As with many things, it is imperative that we maintain a healthy perspective on the things our children face, sometimes even reminding ourselves that while technology changes some things for our kids, many of the emotions and struggles they face are not that different from what we faced. It may manifest itself differently, but some of them are just part of growing up, discovering who you are as an individual, and learning how you fit into your community and society.
As I read this article, I thought about my own teenage years. I was an insecure girl who sought approval from my peers and teachers. I am shy enough that perhaps I could have easily said no, reminding peers that I hate to have my picture taken, but I really don’t know. While I’d like to think that I would’ve avoided sexting as a teen, I cannot say with great confidence that I would have had the technology been available—for one thing, I am no longer a teen, and I have too much experience to be able to think clearly about what I was like then; and for another, the technology was not available, so it’s difficult to say with any certainty what I would have done with it if it were.

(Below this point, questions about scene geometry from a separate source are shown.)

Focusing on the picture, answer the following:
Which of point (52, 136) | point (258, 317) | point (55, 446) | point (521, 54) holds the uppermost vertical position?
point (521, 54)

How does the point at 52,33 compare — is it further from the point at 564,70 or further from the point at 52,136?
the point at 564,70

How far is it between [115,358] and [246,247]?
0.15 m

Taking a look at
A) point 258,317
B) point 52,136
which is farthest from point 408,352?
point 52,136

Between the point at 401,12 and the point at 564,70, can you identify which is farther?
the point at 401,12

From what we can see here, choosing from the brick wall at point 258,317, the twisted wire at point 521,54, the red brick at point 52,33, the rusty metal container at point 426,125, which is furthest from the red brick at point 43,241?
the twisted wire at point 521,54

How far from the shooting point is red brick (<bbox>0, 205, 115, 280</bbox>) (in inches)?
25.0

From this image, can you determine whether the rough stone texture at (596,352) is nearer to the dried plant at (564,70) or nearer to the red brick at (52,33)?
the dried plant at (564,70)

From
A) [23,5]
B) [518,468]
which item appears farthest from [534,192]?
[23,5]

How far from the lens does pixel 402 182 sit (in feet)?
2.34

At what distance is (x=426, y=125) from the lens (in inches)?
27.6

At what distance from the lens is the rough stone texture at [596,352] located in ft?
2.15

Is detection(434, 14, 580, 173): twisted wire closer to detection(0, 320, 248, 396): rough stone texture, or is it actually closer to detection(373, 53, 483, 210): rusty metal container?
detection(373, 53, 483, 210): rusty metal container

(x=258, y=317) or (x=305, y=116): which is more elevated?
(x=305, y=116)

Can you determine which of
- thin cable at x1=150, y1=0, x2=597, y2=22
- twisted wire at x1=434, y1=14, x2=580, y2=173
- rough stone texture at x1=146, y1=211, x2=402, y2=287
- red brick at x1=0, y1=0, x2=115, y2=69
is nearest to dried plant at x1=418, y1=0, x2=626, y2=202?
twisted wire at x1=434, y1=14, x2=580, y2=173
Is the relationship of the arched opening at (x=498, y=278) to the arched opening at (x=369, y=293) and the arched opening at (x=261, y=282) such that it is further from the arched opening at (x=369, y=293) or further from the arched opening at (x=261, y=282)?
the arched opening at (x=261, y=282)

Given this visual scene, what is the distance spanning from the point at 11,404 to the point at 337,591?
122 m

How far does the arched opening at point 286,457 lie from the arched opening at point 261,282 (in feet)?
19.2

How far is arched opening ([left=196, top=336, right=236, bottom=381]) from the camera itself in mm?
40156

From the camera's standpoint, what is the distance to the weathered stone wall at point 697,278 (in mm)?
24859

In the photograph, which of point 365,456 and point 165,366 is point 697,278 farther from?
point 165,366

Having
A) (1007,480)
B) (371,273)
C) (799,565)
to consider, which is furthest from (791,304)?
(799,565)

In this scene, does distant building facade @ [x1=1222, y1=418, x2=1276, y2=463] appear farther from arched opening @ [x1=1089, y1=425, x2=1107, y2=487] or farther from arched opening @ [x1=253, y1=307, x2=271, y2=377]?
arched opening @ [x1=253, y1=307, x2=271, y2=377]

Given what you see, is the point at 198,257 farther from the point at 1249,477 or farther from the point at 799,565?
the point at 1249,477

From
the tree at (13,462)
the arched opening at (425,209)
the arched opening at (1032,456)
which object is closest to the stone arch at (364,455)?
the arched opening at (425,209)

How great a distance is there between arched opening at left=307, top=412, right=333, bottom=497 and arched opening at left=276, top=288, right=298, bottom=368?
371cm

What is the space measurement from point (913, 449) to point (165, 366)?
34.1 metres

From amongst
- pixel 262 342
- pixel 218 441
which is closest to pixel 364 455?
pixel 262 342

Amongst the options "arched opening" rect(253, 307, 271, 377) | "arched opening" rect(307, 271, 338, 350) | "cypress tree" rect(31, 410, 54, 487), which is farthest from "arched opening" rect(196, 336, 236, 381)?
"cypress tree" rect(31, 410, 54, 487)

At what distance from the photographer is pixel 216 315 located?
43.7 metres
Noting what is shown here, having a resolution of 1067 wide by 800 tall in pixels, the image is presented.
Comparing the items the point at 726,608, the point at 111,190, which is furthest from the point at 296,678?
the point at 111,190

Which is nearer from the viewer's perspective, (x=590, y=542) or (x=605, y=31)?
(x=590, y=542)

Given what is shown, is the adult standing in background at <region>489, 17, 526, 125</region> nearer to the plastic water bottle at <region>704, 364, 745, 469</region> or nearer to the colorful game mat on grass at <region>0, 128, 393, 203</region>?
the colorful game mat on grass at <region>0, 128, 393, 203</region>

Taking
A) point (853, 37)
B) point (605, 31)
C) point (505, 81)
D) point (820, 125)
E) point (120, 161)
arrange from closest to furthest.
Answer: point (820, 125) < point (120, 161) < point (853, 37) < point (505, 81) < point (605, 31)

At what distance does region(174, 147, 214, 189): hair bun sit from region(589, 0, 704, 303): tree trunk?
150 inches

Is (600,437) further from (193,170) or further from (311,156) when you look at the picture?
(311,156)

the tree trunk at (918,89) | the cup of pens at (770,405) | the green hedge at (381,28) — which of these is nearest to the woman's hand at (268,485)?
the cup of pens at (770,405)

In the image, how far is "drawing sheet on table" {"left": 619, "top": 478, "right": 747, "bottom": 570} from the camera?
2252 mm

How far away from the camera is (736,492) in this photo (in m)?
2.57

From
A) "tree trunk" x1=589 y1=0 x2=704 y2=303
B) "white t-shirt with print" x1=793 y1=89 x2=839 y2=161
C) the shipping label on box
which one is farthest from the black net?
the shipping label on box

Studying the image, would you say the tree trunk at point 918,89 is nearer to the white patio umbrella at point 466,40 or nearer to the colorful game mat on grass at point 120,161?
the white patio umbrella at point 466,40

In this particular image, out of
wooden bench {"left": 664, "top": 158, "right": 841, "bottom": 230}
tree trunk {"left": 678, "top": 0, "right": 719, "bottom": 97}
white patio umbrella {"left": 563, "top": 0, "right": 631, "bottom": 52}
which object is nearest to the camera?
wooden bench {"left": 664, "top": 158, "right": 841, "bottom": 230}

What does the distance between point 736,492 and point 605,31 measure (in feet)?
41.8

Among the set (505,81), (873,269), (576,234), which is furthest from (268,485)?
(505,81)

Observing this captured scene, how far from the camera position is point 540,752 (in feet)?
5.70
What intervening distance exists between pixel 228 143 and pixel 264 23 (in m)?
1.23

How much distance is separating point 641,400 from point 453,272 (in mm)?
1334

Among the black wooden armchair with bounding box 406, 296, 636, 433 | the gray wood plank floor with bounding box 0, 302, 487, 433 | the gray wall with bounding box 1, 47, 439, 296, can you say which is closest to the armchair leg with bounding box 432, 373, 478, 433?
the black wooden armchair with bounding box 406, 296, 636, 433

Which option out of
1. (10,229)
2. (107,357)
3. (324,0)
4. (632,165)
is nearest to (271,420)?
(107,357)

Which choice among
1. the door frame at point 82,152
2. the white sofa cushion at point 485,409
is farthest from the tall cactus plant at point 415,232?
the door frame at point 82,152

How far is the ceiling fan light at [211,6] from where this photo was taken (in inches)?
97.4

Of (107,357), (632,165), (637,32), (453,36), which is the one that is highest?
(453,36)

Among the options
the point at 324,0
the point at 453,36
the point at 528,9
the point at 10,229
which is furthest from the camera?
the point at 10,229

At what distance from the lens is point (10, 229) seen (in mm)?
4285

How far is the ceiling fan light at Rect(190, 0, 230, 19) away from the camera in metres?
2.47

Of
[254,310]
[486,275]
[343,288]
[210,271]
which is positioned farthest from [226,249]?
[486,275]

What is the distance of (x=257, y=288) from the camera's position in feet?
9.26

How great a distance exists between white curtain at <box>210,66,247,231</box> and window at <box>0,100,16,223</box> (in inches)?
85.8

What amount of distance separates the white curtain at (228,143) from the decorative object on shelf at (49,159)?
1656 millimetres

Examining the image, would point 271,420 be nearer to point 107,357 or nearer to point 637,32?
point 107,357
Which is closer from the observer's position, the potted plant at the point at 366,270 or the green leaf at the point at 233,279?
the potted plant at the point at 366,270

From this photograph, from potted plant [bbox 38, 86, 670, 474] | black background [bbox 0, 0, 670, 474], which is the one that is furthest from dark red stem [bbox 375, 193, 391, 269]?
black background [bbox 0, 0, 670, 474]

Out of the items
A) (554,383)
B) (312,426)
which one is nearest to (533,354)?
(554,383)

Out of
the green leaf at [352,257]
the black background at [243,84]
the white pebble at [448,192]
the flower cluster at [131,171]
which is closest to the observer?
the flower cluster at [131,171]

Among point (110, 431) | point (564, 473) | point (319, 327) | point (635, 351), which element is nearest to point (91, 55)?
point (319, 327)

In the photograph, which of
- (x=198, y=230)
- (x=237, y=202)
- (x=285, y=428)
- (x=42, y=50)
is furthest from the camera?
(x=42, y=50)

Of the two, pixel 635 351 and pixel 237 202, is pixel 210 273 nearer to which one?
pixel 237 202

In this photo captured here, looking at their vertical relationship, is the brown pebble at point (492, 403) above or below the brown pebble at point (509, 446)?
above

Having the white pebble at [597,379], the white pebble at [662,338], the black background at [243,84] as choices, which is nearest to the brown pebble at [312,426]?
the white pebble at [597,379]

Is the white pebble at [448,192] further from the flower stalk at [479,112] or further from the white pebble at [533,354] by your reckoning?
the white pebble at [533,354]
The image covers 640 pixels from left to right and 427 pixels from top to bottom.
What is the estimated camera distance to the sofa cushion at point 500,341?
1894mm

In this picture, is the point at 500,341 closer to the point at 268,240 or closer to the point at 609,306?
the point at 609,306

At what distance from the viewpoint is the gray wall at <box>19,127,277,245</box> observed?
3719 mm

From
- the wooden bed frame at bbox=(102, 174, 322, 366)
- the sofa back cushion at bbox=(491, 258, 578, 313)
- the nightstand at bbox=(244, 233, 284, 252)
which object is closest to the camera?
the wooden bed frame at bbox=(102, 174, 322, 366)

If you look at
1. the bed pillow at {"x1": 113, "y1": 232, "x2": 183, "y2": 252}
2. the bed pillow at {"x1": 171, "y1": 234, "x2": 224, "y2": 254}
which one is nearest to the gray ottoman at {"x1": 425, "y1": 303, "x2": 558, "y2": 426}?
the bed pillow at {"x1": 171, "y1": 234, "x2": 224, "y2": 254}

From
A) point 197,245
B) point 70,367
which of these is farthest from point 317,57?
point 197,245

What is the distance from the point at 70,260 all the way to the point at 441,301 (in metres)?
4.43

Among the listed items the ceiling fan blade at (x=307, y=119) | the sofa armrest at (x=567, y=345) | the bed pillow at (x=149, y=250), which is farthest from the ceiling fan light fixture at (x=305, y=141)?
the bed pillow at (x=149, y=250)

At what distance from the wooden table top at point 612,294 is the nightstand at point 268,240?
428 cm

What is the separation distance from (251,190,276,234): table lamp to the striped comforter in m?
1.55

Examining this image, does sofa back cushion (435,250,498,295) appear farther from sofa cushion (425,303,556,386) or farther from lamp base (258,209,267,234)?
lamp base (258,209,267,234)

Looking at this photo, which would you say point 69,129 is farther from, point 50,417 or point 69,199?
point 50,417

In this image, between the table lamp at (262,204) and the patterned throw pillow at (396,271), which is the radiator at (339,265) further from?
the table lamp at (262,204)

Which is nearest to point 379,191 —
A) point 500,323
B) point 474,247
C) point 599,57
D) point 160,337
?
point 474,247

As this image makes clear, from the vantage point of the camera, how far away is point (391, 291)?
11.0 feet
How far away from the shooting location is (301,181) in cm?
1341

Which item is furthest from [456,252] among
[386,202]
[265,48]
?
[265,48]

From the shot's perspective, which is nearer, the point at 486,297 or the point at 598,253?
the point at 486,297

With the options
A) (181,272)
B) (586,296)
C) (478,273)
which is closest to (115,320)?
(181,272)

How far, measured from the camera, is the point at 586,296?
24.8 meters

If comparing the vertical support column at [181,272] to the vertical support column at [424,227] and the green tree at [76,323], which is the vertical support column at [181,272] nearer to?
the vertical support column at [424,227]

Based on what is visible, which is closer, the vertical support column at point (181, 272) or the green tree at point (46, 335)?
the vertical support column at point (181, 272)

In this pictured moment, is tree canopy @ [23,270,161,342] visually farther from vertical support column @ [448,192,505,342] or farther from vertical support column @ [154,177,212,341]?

So how should we approach our kids about this kind of topic (because certainly sexting is not the only “scary” thing out there that parents worry about)? Here are a few suggestions:
- Be a godly role model for your kids. Remember that they learn more by watching what we do than by listening to what we say. Actions speak louder than words, and our actions flow out of what is in our hearts. If our hearts are full of fear, then our actions reflect that. If our hearts are full of God’s grace and goodness, our actions will reflect that.
- Make sure your kids know that it’s safe to talk to you. It seems that teens are more likely to talk to parents or mentors who actually listen to what they have to say and who can empathize with what they’re going through—to know that they will be heard without being judged. This does not mean that you agree with everything they say…only that they know that you will really listen to them.
- Don’t immediately suspect the worst. Try to remember what it was like to be a teenager, and remind yourself that your child likely doesn’t want to make poor decisions—they just don’t yet have the experience to make the bestdecision.
- Be willing to ask questions before you make a decision. Try to understand where your child is coming from and what factors may have influenced his or her decision.
- Be reasonable in your response. Try not to overreact, and remind yourself that shutting everything down is not always the best response. It’s best to focus on the root of the problem not the symptom; for example, if your child has questions about his or her sexual identity, focus on that problem instead of removing their phone or shutting down their accounts. Inappropriate behavior is often a sign of a deeper issue that needs God’s healing. But you need to keep balance, because you don’t want to make up problems that aren’t actually there, either; some behavior is just teenage silliness. That’s why it’s important to ask questions and find out where your child is.
Sexting is that it is not always disastrous. The most public instances certainly seem that way, but the act does not always end with prison, humiliation, or the inability to get a job or into the school of your choice. But the truth about sexting is that it is not what God desires for us. It is not an unforgivable sin, but it is a sign that something else is broken, and God wants very much to redeem that something else.